TED Spread at record. Translation: The big banks don’t even trust each other for short-term loans.

Take a bow, Mr. Greenspan. Your policies led inexorably to this day.


  1. “The big banks don’t even trust each other for short-term loans.”

    How about the big banks would take it in the shorts loaning at 1.5% because inflation is (offically) running at 5.7%? They’re in business to make money. What insane idiot would loan money at a 4.2% LOSS? Only Benanke’s Fed.

  2. Well, they can borrow from the Fed at 1.5%, then loan it overnight to another bank at 4%. Which would seem a no-brainer, but no one is lending now.

  3. That only works if there’s an endless supply of 1.5% money– THAT’S what they don’t trust, and rightfully so.

    It’s supposed to work such that the Prime Rate is slightly higher than inflation. Bank 1 borrows at 2.5% when inflation is 2%. They reloan to consumers at 5%. Good business deal. And if they need extra cash, they borrow from Bank 2 at 2.75% or 3%. Everybody’s happy because there’s little risk. Even if Bank 1 fails to repay its overnight loan, Bank 2 has plenty of sources for extra cash because everyone’s making money. They’ll lend not only Fed money, but depositors’ money, and they’ll make a profit doing it.

    But consider the present situation: Bank 2 can borrow money from the Fed at 1.5%. But if they can’t repay it, there’s NO supply of cheap money in the market because the Fed is the ONLY source of funds below inflation. Let’s say Bank 2 relends its 1.5% funds to Bank 1 at 2%. Good deal, right? But Bank 1 loans it out at 6% for residential mortages that are slow to pay, and it can’t repay Bank 2 on time. Where does Bank 2 go to repay its overnight loan? No one but the Fed will loan money at below inflation.

    If the Fed has an unlimited supply of money, everything’s groovy. But everyone knows the Fed can’t do that without creating hyperinflation– something even Bernanke isn’t stupid enough to encourage. So there’s a limited supply of cheap money in the market. This is key: if I’m a bank that runs out of 1.5% money, I WON’T LOAN YOU MY OWN MONEY because I’d lose 4.2% on it. So why take the risk? That’s exactly what happened to the Icelandic banks: the supply of cheap money dried up and they couldn’t repay their short-term loans.

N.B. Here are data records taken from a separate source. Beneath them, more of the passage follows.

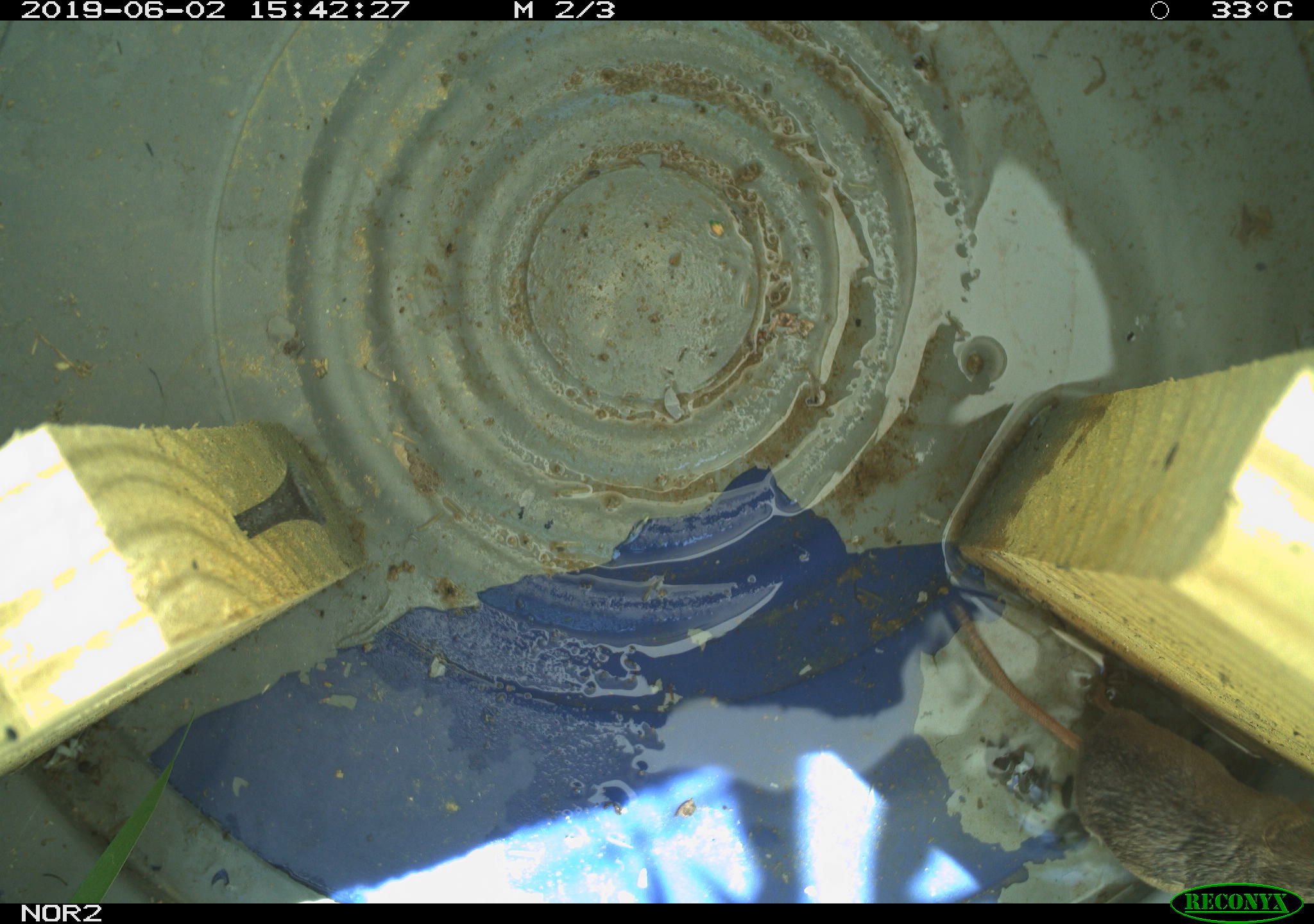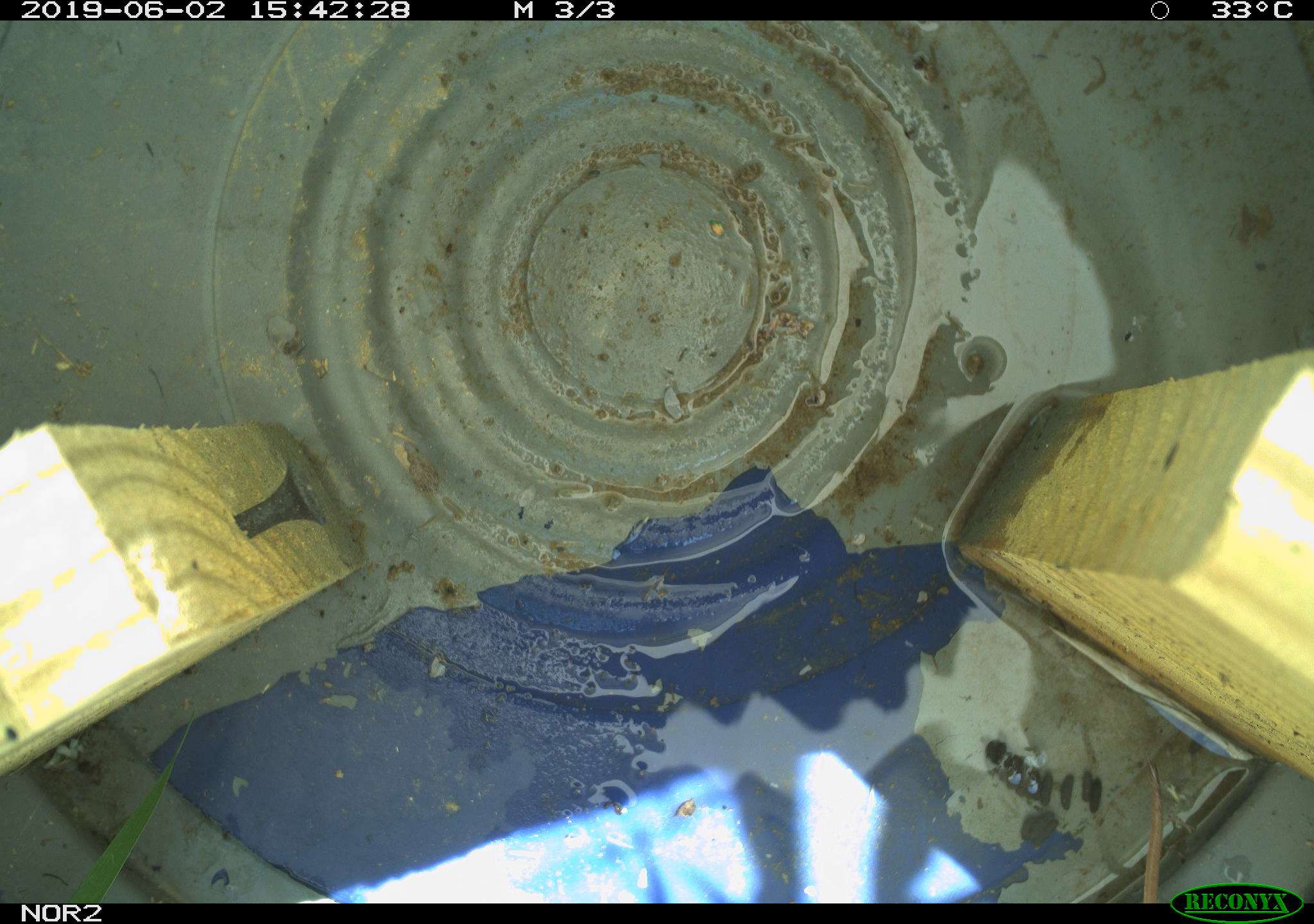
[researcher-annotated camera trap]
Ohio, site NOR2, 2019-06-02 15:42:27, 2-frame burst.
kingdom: Animalia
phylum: Chordata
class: Mammalia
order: Eulipotyphla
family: Soricidae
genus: Sorex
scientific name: Sorex cinereus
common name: masked shrew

    Extend that outward: Corporations use to be able to get cheap short-term loans. Now they can’t. They have to borrow at a rate that is far enough above inflation to limit the risk of the lending bank from current and future inflation. These days, that’s 6.5% or more instead of 2%. That’s NOT cheap money.

  4. Another big problem right now is counterparty risk. Banks don’t know if a financial institution they are lending to is solvent.

    $400 billion in Lehman CDS settled today at less than 9 cents on the dollar. So, some entities are out $360 billion. But no one knows who because the transactions are private. Hence the risk level. WaMu CDS settled in a week or so.